The poses as well as translations are estimated from images without depth information. For this purpose, a neural network called kypt_transformer by Hampali et al. is used. The output of the neural network that is used is then applied to generate surface meshes. The generated surface meshes are based on the MANO model mesh for the hand and the YCB object meshes for the object.
To generate the MANO mesh, some additional steps must be taken since the output of the kypt_transformer does not match the MANO model. Inverse kinematics is applied in the form of a neural network called IKNet to estimate the angles between the hand joints. Hand shape parameters are also estimated using particle swarm optimization to fit the shape and size of a detected hand.
To generate the object mesh, an untransformed YCB mesh that matches the detected object is selected. Since the object rotation is given as a vector with six values from the neural network, a rotation matrix is calculated after splitting the vector into two vectors, normalizing the vectors, and calculating the cross products to obtain a third vector. By applying the rotation matrix and a translation vector, the pose of the object mesh is set.

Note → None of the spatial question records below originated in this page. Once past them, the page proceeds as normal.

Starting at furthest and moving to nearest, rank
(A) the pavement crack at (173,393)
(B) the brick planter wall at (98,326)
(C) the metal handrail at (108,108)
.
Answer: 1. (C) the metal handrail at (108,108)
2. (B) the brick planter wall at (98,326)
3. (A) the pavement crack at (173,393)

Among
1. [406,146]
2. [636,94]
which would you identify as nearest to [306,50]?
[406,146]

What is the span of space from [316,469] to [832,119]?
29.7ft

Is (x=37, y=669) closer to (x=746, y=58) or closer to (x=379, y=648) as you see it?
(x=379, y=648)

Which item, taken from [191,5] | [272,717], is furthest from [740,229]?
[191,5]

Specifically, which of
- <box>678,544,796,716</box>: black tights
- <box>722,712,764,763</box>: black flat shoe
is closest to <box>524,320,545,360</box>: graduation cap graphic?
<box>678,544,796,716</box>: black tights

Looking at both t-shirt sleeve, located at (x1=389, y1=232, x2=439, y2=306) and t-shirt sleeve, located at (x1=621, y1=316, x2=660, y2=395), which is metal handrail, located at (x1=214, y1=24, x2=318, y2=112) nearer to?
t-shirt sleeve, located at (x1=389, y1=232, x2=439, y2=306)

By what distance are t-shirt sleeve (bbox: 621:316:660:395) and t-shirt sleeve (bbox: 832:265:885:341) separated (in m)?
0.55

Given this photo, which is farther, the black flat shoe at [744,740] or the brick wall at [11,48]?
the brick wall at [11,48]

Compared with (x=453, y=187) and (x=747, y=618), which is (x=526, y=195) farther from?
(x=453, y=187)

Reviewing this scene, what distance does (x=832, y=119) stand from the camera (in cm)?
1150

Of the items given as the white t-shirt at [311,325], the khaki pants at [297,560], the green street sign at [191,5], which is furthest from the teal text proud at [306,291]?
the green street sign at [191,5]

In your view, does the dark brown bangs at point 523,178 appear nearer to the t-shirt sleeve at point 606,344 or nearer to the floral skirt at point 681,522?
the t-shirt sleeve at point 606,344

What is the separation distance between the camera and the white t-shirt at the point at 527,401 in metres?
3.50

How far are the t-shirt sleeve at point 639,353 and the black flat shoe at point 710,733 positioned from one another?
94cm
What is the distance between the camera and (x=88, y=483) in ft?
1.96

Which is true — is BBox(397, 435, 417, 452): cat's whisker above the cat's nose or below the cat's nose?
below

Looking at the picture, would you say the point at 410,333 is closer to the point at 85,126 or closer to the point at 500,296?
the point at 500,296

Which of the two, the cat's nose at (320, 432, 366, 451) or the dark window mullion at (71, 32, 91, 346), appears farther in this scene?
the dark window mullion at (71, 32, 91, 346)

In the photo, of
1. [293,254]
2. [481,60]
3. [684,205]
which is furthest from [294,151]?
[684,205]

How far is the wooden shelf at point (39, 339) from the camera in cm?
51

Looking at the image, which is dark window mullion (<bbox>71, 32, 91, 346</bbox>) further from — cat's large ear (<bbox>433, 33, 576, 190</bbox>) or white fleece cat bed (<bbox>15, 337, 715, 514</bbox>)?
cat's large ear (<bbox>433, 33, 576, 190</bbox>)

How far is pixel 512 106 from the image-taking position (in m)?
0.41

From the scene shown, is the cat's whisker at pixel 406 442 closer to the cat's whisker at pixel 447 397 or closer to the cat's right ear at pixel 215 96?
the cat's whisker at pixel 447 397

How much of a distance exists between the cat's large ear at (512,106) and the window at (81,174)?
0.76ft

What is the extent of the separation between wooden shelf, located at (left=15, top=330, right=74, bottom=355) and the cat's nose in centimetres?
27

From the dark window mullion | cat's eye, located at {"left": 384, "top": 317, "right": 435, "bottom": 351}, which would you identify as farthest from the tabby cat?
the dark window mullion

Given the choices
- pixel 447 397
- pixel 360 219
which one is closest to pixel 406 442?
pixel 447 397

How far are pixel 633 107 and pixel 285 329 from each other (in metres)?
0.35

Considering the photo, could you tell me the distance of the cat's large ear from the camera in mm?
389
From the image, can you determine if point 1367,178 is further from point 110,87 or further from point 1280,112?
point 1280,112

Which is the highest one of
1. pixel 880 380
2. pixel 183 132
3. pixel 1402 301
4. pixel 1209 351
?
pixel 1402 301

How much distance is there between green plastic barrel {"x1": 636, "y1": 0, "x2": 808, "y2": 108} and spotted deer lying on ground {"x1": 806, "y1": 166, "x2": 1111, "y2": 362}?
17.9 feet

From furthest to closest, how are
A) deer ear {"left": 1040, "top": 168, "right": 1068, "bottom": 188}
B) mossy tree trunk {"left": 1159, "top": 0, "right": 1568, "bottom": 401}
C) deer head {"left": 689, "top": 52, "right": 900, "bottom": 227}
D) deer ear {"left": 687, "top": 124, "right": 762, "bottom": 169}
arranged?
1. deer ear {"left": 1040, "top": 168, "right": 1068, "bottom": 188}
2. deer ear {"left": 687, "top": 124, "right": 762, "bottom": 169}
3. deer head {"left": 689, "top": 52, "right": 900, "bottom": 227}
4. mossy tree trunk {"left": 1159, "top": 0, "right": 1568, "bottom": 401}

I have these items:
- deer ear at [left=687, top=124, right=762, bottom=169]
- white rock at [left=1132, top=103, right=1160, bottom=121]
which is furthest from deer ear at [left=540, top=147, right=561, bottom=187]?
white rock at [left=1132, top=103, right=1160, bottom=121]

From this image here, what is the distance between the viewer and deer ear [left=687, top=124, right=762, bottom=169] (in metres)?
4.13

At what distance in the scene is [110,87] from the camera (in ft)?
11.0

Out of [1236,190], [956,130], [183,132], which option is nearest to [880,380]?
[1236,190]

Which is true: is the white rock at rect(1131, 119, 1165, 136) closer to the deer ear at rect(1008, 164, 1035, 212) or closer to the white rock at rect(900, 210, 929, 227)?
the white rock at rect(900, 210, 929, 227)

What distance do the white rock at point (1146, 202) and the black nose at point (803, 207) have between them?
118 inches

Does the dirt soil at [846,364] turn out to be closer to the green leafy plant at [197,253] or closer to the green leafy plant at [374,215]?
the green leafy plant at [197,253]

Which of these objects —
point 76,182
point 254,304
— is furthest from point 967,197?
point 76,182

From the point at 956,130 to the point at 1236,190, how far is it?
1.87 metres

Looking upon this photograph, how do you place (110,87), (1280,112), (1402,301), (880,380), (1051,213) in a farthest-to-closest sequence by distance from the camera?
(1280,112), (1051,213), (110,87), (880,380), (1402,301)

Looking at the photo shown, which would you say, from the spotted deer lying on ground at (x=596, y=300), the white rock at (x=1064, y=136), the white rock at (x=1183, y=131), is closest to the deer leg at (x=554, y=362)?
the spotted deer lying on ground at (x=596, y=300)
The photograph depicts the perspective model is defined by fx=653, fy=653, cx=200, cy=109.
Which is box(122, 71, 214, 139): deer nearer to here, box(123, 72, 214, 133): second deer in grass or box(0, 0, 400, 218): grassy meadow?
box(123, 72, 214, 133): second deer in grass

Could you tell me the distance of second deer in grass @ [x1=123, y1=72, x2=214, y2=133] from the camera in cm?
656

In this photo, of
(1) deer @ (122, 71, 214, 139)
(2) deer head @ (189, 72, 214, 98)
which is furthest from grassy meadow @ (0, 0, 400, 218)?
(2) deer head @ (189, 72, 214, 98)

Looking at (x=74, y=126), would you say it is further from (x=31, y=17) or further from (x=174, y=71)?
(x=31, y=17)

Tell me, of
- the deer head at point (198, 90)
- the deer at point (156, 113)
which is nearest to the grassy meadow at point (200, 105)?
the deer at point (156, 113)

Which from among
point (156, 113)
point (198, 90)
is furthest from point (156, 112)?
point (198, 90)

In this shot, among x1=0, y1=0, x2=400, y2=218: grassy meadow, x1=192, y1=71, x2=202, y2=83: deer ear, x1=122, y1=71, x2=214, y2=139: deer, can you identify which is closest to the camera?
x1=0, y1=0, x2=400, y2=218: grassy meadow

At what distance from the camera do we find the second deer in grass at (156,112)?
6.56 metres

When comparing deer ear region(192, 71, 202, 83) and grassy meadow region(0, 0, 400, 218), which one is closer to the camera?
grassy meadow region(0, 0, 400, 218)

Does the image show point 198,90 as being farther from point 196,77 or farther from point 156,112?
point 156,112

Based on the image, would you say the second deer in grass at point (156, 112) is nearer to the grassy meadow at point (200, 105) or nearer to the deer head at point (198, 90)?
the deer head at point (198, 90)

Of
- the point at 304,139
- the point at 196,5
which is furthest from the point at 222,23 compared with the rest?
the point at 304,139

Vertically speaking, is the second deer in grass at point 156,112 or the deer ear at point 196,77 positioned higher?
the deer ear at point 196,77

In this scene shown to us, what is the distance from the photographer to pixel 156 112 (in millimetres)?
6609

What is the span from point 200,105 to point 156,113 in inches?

The meshes can be visualized using the open3d library. In the visualizations, it can be seen that the poses of the hand and object are not entirely accurate, but provide a good approximation of the scene, especially with monocular RGB images as the only input.
To provide more contact area between meshes, the object meshes can also be scaled.
Forces and moments are estimated using the hydroelastic contact model. It is used to calculate contact dislocations and to simulate deformation between rigid bodies by a finite element method. It computes hydrodynamic forces between rigid bodies using a boundary element method.
For this purpose, the surface meshes are converted into volume meshes using ftetwild and gmsh.
The potential points of the resulting tetrahedra are also calculated using the distance3d library.
Then, the contact areas are estimated, as well as the forces generated between the meshes, based on the elasticity modules of the hand and the object, and the friction coefficient.
These forces are later used to evaluate the grasp metrics. The following metrics are planned to be tested: force closure, Ferrari Canny, grasp isotropy, min singular, wrench volume, wrench resistance, grasp polygon volume.